## [Supplied information]
==================================================
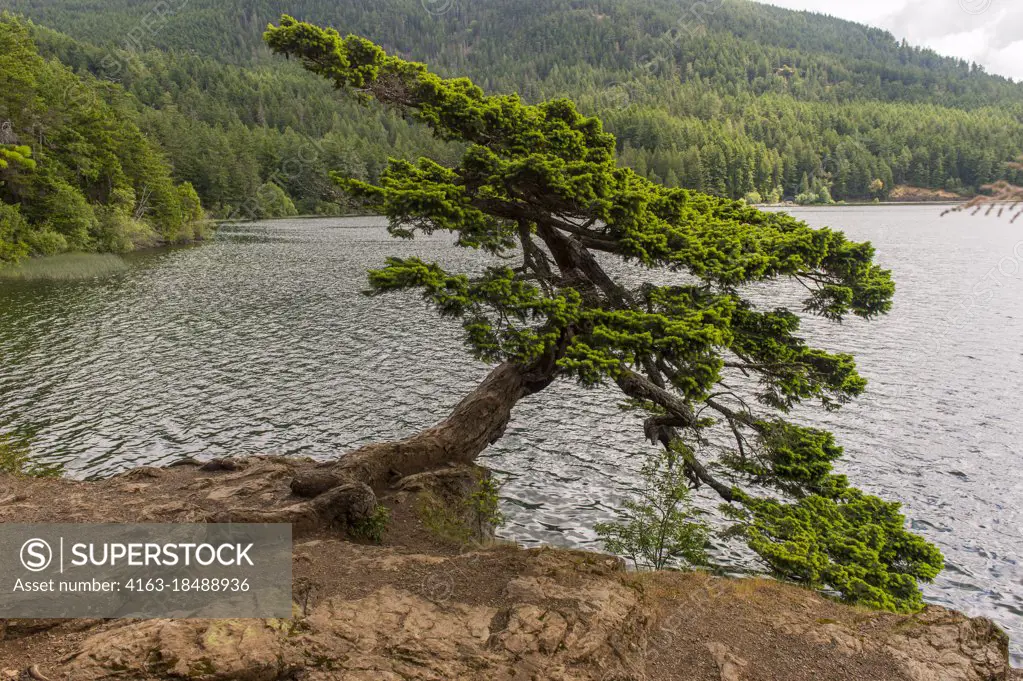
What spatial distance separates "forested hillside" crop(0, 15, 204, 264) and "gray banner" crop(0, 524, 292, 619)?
1351 inches

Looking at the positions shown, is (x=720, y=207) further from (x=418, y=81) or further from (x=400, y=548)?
(x=400, y=548)

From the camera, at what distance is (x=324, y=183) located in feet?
425

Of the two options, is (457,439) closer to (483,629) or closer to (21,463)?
(483,629)

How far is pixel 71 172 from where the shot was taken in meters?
57.6

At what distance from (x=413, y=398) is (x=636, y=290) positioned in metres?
15.5

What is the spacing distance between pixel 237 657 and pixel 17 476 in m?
14.2

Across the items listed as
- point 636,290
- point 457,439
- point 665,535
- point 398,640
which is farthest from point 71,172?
==================================================
## [What you should do]
Output all of the lines above as a Markdown table with the columns No. and Line, giving each non-blank line its own numbered row. Leave the picture out of the table.

## [Full answer]
| No. | Line |
|---|---|
| 1 | What spatial distance separates "forested hillside" crop(0, 15, 204, 264) and "gray banner" crop(0, 524, 292, 619)? |
| 2 | 1351 inches |
| 3 | Looking at the positions shown, is (x=720, y=207) further from (x=418, y=81) or further from (x=400, y=548)? |
| 4 | (x=400, y=548) |
| 5 | From the camera, at what distance is (x=324, y=183) located in feet? |
| 6 | 425 |
| 7 | Of the two options, is (457,439) closer to (483,629) or closer to (21,463)? |
| 8 | (483,629) |
| 9 | How far is pixel 71 172 from where the shot was taken in meters? |
| 10 | 57.6 |
| 11 | At what distance from (x=413, y=398) is (x=636, y=290) positioned in metres? |
| 12 | 15.5 |
| 13 | What is the spacing distance between pixel 237 657 and pixel 17 476 in m? |
| 14 | 14.2 |
| 15 | Across the items listed as |
| 16 | - point 636,290 |
| 17 | - point 457,439 |
| 18 | - point 665,535 |
| 19 | - point 398,640 |
| 20 | which is farthest from point 71,172? |